Den unkomplizierteren Weg der Entwicklung hat André, der Ältere, genommen. Ausgebildet in Marseille, sammelte er erste Erfahrungen im Profibereich bei Lorient und Arles-Avignon, 2010 kehrte er zu OM zurück und wurde auf Anhieb Stammspieler. Wie einst sein Vater versprüht André eine gewisse Aura, die ihn mit aktuell 22 Jahren bereits zu einem Führungsspieler aufstiegen ließ.
Jordan ist da anders. Sein Talent, so sagen viele, sei noch größer, als das seines Bruders. Wie es mit kleinen Genies so ist: Einfach hat man es mit ihnen nie. Während sein Bruder OM verließ, um zunächst bei kleineren Klubs ein besserer Fußballer zu werden, blieb Jordan in Marseille und stellte nach seinem ersten Tor im ersten Pflichtspiel gleich Forderungen auf einen Stammplatz. Die Ersatzbank meidet er wie der Teufel das Weihwasser. Für Jordan Ayew ist jedes Spiel auf der Bank ein verlorenes Spiel. Seine fehlende Demut könnte seiner Karriere zum Verhängnis werden, obwohl erst 21 Jahre alt, hegen Beobachter schon jetzt den Verdacht, dass der Pelé-Sprößling nicht allzu viel aus seiner Begabung herausholt. André ist ein Arbeiter, Jordan ein Talent. Vermutlich wird es trotzdem André sein, der die große Karriere macht.

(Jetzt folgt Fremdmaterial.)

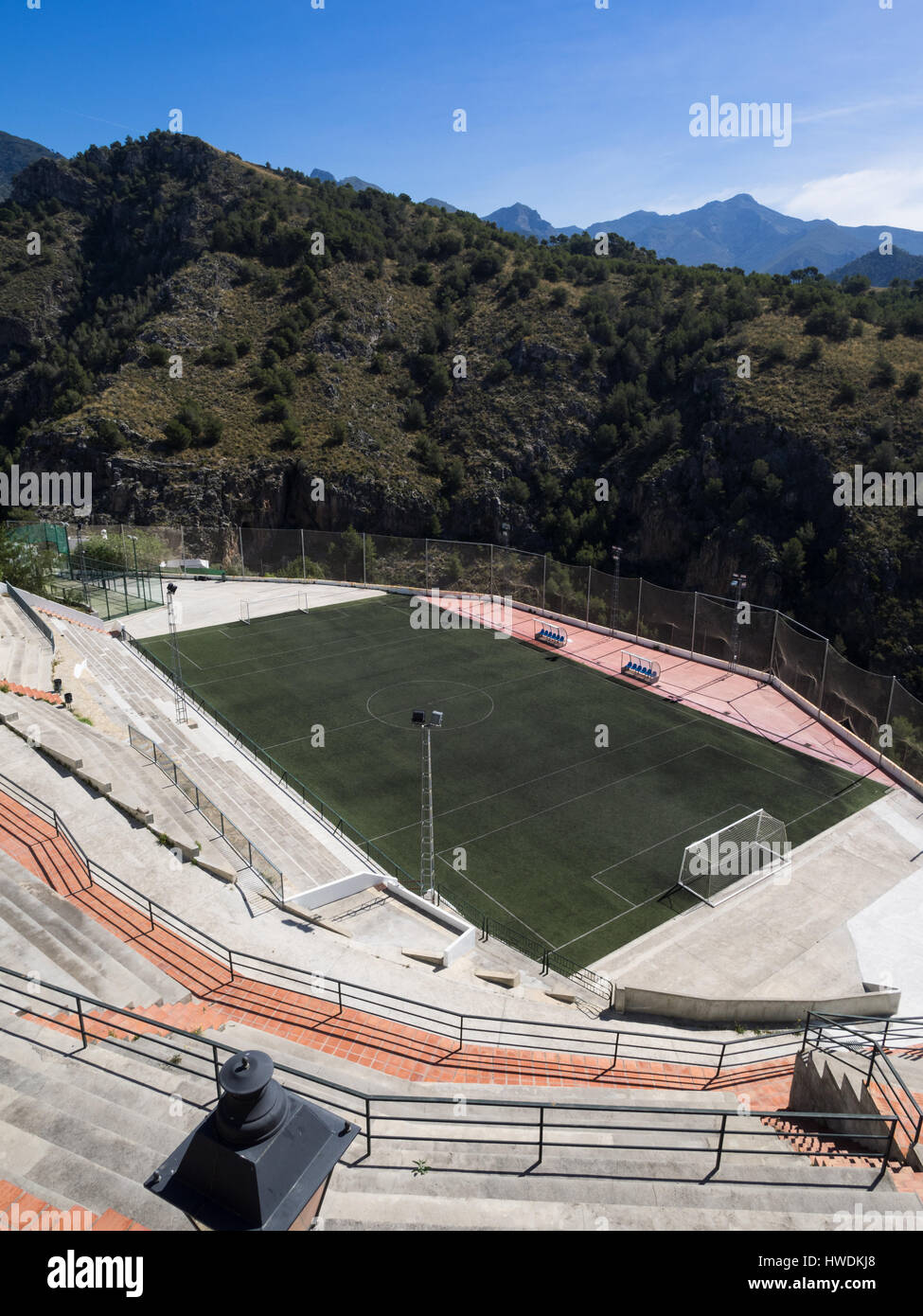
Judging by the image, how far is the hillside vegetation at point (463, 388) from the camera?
6181 centimetres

Wie es um das Temperament der beiden Brüder bestellt ist, zeigt sich auf dem Platz: Wird Jordan gefoult, eilt sein großer Bruder zum Tatort, tröstet Jordan und versucht mit ruhigen Worten die hitzige Situation zu beruhigen. Liegt aber André am Boden, oder wird von anderen Spielern bedrängt, wird Jordan zur Furie.

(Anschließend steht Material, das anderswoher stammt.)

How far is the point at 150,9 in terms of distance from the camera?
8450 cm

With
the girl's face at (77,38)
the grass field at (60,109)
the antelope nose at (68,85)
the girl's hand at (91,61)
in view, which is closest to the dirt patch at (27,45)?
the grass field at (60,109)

Seinen Zorn bekommen nicht nur Gegenspieler zu spüren: Vor dem Europa-League-Spiel gegen Eskisehirspor grätschte André seinen Teamkollegen Mathieu Valbuena ziemlich rustikal im Training um, der wurde laut – und wäre dafür fast von Jordan vermöbelt worden. Zumindest in Sachen Bruderliebe muss sich Papa Abedi Pelé keine Sorgen um seine Schützlinge machen.

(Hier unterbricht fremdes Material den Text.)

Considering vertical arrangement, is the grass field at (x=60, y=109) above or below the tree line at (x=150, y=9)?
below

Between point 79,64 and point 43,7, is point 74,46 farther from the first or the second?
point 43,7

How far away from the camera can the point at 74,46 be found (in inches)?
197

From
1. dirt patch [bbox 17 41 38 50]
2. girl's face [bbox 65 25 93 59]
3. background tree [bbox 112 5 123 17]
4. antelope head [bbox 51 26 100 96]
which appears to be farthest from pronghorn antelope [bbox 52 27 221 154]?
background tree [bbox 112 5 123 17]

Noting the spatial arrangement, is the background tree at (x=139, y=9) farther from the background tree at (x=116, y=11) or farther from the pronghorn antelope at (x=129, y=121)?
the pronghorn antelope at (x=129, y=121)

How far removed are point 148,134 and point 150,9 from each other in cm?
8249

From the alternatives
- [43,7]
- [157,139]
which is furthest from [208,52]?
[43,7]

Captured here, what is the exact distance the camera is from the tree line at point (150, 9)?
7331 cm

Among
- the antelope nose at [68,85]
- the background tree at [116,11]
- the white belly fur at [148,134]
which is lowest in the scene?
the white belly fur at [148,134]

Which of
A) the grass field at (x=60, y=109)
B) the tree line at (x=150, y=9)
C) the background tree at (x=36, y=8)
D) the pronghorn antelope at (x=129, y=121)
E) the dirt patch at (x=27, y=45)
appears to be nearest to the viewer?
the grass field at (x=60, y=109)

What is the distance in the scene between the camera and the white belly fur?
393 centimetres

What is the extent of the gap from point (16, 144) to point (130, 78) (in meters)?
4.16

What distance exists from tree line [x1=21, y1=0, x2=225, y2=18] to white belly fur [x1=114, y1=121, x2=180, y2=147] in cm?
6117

Von den unterschiedlichen Gemütern einmal abgesehen: Tolle Fußballer sind sie beide. Borussia Mönchengladbach bekommt es nicht nur mit den Erben des großen Abedi Pelé zu tun, sondern auch mit einem unberechenbaren Duo, dass hauptverantwortlich dafür ist, dass Olympique Marseille nach elf Spieltagen in der heimischen Liga auf Platz zwei steht. Punktgleich mit dem Scheichklub PSG und gar mit einem Spiel weniger. Mönchengladbach ist gewarnt. Und sollte den Gebrüdern Ayew erneut ein würdiger Auftritt im Trikot von OM gelingen, sitzt Papa Abedi sicherlich vor dem Fernseher und – Vorsicht, französisches Sprichwort! – krault sich vergnügt am Sack. Er hat nämlich goldene Eier.